■ **WHAT THE TASK REQUIRES**
Format the records as a two-column CSV with the headers record_text and answer, one row per record, holding the record's text and its answer, each in a single quoted field with line breaks replaced by spaces. Begin at the line that contains "From the lens, how" and stop after the line that contains "12.3 meters".

■ **RECORDS SHOWN**
▬▬▬▬▬▬
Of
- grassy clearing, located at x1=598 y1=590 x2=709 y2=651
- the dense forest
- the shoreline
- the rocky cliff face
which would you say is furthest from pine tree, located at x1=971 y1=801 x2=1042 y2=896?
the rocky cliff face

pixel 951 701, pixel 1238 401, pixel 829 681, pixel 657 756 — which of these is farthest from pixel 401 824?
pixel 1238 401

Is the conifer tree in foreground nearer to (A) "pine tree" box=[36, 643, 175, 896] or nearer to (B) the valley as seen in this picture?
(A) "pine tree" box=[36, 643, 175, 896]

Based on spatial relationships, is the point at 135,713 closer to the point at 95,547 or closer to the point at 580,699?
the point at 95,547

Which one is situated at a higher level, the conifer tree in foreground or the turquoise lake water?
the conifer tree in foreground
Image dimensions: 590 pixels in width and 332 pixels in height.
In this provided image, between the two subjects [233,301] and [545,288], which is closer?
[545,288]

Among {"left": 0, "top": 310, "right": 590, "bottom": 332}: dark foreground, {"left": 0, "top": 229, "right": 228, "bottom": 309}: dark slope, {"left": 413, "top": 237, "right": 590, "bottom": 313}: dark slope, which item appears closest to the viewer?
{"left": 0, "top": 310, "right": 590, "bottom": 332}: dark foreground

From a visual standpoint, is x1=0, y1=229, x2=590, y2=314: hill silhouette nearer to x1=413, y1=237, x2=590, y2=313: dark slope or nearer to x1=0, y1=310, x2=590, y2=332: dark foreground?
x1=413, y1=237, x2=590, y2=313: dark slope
▬▬▬▬▬▬
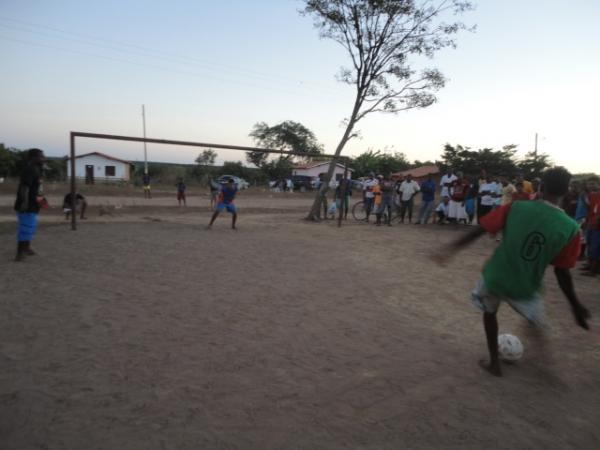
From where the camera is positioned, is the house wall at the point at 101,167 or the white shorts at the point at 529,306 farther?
▬▬▬▬▬▬
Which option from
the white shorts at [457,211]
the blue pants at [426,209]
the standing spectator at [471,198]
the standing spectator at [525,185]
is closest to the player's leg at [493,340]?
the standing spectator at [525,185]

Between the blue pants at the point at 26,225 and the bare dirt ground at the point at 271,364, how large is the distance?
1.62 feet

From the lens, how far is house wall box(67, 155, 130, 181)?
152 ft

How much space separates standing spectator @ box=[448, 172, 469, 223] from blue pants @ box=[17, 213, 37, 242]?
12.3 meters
▬▬▬▬▬▬
■ **SOLUTION FOR THIS EXERCISE**
record_text,answer
"From the lens, how far is house wall box(67, 155, 130, 181)?","152 ft"
"How much space separates standing spectator @ box=[448, 172, 469, 223] from blue pants @ box=[17, 213, 37, 242]?","12.3 meters"